En 2015, j’ai positionné un achat plaisir : une belle voiture sportive prestigieuse achetée d’occasion à bon prix et qui ne décôtera pas trop (ça mériterait aussi un article !)

A propos de mes revenus, je n’ai pas mis d’augmentation de salaire basée sur l’inflation. Je tiens à faire tous mes calculs en valeur courante. En effet, les loyers sont de toute façon revalorisés selon l’inflation, idem pour le salaire ; il n’est donc pas nécessaire de compliquer les calculs et d’ajouter des incertitudes qui pourraient rendre trop optimistes les scénarii. Je me suis mis tout de même sur l’ensemble de ma carrière : +7% sur mon salaire en 2013 et encore +7 % en 2017.

La première chose qui m’a surprise est la suivante : le plus dur n’est pas de financer ma retraite. J’évalue pourtant cette retraite de façon plutôt pessimiste : 15 K€ nets par an à partir de 65 ans ; c’est une hypothèse que je n’ai pas encore pris le temps d’estimer, c’est moins du quart de mon salaire net actuel. Comme je compte quitter mon emploi vers la cinquantaine, je préfère prendre une hypothèse prudente. L’emprunt de mon 1er achat se terminera en 2025, à 50 ans ; celui de Paris à 55 ans, et celui de la résidence principale à 63 ans. Ainsi les loyers (8 600 €/an) deviennent des revenus et me donneront l’équivalent de la moitié de ma future retraite dès 55 ans.

Il y aura un moment difficile vers 2010 et 2011. En prenant 33% comme taux maximum d’endettement, j’ai des mensualités qui sont 200 € supérieures à ce que me permet mon salaire. On verra ce qui peut-être fait à ce moment-là, il faudra peut-être retarder un achat d’un an (le temps d’augmenter l’apport initial) ou espérer que la bourse reprenne fortement (j’ai placé une bonne somme d’argent vers les plus bas moments, fin 2008) mais j’ai peur qu’il faille attendre 2011 (voire plus) pour les marchés financiers reprennent fortement.

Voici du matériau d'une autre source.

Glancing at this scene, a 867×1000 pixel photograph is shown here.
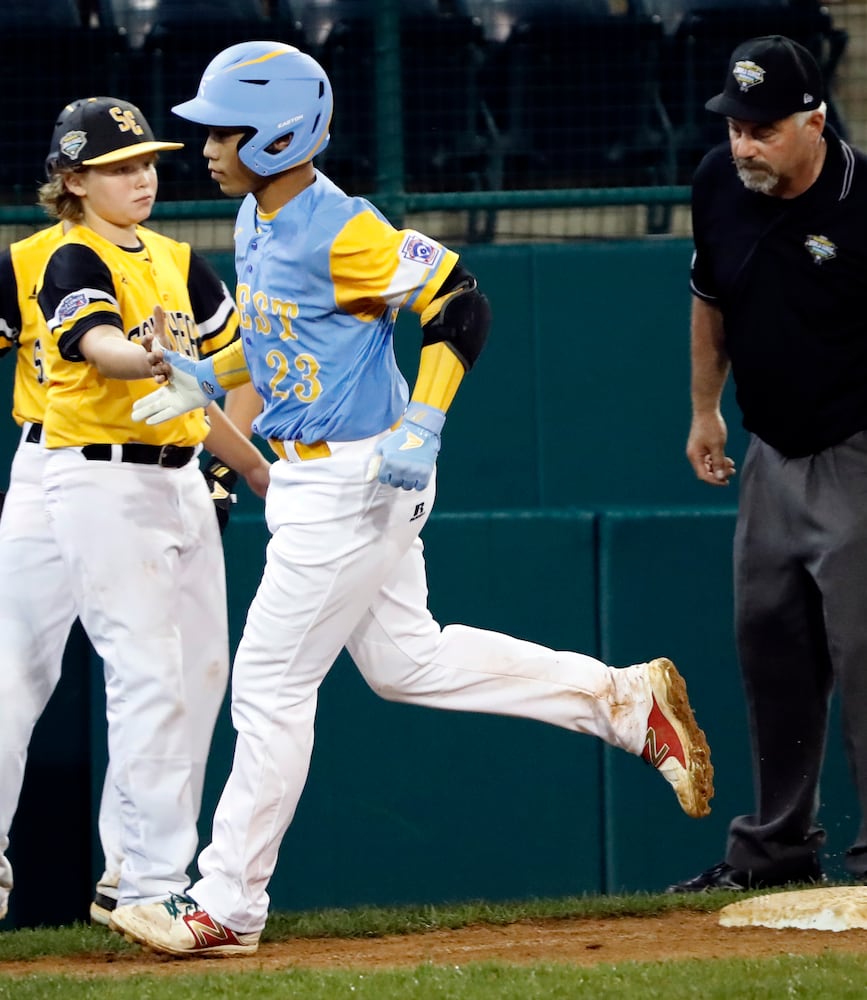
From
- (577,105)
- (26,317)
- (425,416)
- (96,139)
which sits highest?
(577,105)

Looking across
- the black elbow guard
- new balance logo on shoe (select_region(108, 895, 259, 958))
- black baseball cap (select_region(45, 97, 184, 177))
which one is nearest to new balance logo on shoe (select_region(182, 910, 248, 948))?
new balance logo on shoe (select_region(108, 895, 259, 958))

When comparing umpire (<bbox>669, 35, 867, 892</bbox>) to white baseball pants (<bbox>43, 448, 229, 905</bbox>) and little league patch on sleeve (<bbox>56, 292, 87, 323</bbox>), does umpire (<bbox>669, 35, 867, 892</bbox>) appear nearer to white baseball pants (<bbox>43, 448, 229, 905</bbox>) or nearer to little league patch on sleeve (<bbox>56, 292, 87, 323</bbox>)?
white baseball pants (<bbox>43, 448, 229, 905</bbox>)

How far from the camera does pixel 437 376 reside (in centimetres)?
382

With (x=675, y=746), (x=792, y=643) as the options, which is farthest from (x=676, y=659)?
(x=675, y=746)

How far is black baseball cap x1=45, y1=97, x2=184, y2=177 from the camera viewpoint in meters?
4.37

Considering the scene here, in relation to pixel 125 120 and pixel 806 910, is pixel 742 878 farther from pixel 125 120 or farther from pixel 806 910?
pixel 125 120

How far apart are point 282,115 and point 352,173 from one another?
267 cm

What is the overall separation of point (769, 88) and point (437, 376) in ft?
3.88

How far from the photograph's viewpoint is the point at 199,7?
6.61 m

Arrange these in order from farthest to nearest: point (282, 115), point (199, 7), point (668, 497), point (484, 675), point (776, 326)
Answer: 1. point (199, 7)
2. point (668, 497)
3. point (776, 326)
4. point (484, 675)
5. point (282, 115)

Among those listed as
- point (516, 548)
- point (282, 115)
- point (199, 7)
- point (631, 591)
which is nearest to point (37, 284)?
point (282, 115)

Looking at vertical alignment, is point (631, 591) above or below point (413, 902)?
above

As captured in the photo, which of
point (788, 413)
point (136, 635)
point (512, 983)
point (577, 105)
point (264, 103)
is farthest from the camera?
point (577, 105)

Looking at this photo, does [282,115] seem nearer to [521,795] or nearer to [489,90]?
[521,795]
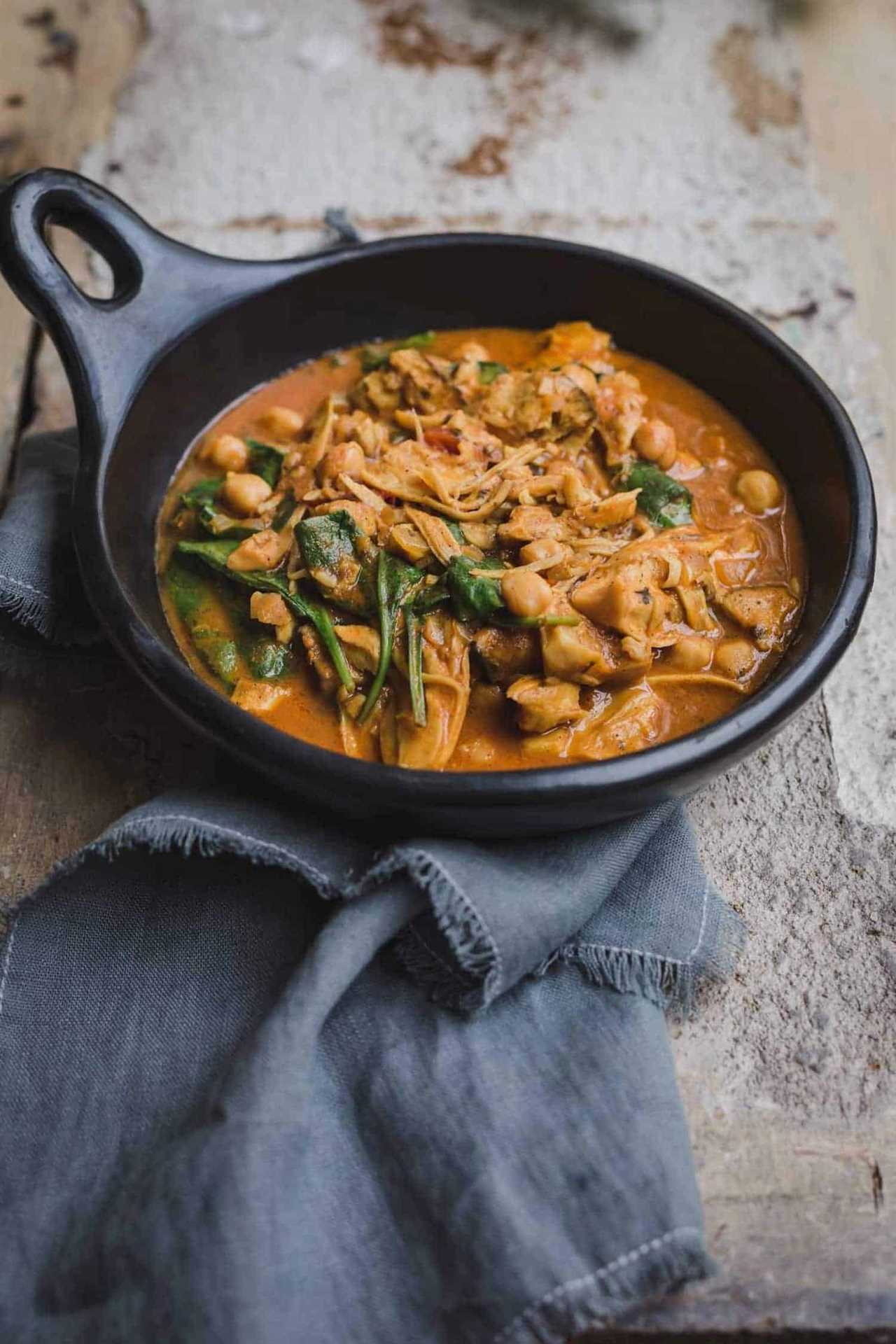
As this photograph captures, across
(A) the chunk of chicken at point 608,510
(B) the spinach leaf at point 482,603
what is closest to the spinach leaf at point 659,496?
(A) the chunk of chicken at point 608,510

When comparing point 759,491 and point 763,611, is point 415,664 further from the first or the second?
point 759,491

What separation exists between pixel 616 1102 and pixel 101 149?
4.51m

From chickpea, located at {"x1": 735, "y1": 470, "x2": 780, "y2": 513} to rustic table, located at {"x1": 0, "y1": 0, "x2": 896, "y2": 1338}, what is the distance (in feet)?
1.74

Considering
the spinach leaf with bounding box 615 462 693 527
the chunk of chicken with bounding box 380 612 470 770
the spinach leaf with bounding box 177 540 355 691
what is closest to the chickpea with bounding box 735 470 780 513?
the spinach leaf with bounding box 615 462 693 527

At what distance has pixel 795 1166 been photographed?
111 inches

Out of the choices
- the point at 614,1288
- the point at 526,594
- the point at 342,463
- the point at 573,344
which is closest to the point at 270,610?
the point at 342,463

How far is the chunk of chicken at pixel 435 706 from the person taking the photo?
9.95 ft

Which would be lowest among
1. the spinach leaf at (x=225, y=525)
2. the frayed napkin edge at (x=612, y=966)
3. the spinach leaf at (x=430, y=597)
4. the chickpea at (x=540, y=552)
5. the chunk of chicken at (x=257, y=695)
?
the frayed napkin edge at (x=612, y=966)

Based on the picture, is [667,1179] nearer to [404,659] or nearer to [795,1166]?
[795,1166]

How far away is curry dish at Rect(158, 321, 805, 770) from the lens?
10.2 feet

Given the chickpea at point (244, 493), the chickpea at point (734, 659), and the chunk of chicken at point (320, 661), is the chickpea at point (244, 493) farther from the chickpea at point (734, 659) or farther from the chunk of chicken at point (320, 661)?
the chickpea at point (734, 659)

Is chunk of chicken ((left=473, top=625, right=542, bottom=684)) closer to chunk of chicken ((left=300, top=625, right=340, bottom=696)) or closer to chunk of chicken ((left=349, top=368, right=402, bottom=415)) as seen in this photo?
chunk of chicken ((left=300, top=625, right=340, bottom=696))

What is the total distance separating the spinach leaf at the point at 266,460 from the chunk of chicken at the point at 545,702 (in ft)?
3.62

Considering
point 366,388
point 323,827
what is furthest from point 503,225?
point 323,827
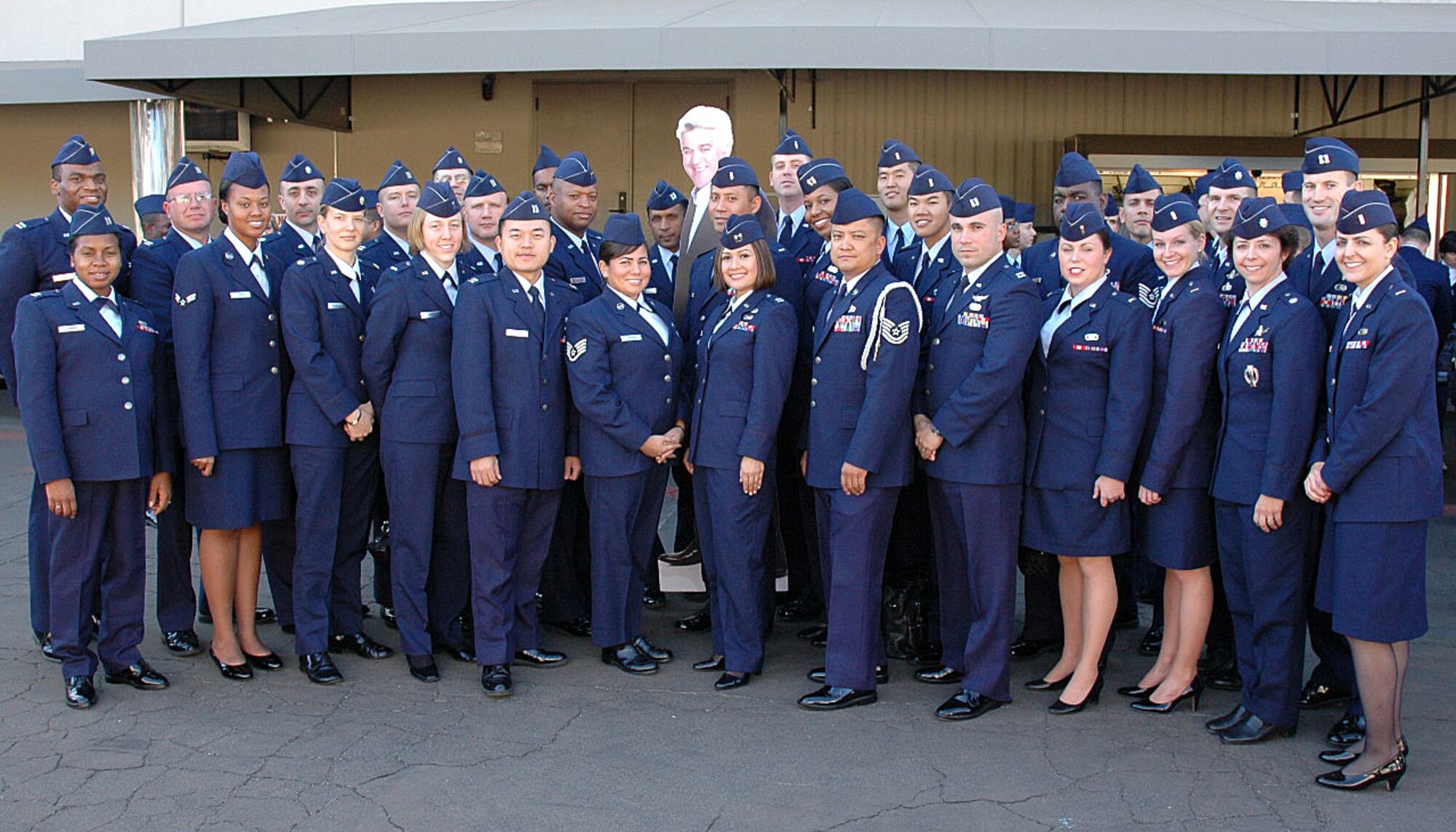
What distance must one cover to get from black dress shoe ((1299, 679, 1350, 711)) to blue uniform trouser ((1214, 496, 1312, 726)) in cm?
31

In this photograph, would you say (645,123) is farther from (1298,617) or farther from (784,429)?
(1298,617)

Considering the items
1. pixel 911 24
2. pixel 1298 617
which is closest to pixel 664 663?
pixel 1298 617

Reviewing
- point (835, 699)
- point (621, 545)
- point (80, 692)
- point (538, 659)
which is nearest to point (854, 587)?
point (835, 699)

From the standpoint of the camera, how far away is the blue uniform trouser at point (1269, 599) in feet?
13.5

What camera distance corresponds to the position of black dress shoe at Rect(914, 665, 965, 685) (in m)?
4.84

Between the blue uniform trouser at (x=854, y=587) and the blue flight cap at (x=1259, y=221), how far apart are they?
140cm

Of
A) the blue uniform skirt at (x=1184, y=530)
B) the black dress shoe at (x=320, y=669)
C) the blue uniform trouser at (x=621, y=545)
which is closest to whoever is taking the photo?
the blue uniform skirt at (x=1184, y=530)

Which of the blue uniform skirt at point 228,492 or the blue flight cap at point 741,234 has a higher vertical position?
the blue flight cap at point 741,234

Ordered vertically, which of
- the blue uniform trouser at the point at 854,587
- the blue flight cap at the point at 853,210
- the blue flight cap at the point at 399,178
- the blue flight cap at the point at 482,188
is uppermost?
the blue flight cap at the point at 399,178

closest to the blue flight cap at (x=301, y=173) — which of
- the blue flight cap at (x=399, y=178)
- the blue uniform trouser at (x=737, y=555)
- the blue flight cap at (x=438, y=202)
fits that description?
the blue flight cap at (x=399, y=178)

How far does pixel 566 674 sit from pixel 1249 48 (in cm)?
682

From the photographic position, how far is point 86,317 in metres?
4.51

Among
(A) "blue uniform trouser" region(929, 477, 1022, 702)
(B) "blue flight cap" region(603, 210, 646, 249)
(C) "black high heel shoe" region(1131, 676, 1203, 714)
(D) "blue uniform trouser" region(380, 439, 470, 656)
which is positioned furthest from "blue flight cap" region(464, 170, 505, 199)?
(C) "black high heel shoe" region(1131, 676, 1203, 714)

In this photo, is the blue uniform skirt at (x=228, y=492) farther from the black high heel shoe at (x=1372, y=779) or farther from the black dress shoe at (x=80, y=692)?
the black high heel shoe at (x=1372, y=779)
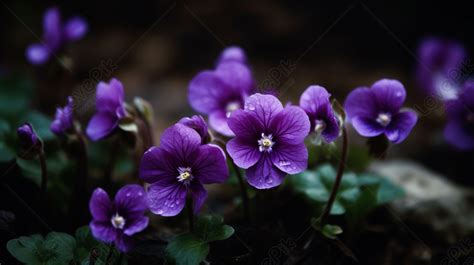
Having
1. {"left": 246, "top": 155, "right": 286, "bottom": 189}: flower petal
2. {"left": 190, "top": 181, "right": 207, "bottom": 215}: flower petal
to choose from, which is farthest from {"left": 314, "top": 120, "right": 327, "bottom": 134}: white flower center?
{"left": 190, "top": 181, "right": 207, "bottom": 215}: flower petal

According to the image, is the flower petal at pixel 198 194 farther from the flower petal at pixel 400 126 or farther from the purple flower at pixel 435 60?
the purple flower at pixel 435 60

En fait, le plus dur, c’est justement d’être indépendant à 50 ans ! Je souhaite conserver le même revenu, les mêmes dépenses, il faut donc que je finance 15 années de revenu en roue libre jusqu’à l’âge de la retraite. Les calculs me disent en fait que ce n’est possible qu’à partir de 55 ans. A cet âge, je peux choisir d’arrêter de travailler ou de continuer comme bon me semble. C’est 5 ans de plus que ce que je souhaite. J’ai probablement trop attendu avant de me lancer dans mes investissements. Mais je sais aussi qu’avant j’aurais fait les mauvais choix (achat d’un studio par exemple), j’aurais gâché de l’argent ou de la capacité d’endettement…

Je passe par un point bas en liquidité à 64 ans et qui se stabilise. Sachant que j’ai évalué le même train de vie en retraite que celui que j’ai actuellement. Je pense même qu’un retraité relativement âgé dépense moins qu’un actif ; je reste toutefois prudent, une fois de plus. En cas de maison de retraite, je pourrais puiser dans cette somme ou revendre des biens.

J’espère que cette perspective va vous inciter à imaginer votre avenir. Cette relative rigueur dans la gestion du présent m’apportera à l’avenir encore plus de liberté. A l’ombre de mes 55 ans, je serai libre de dire « merde », de créer mon activité peut-être, de me consacrer à des associations, à mes parents. A chacun d’imaginer ce qu’il veut devenir ...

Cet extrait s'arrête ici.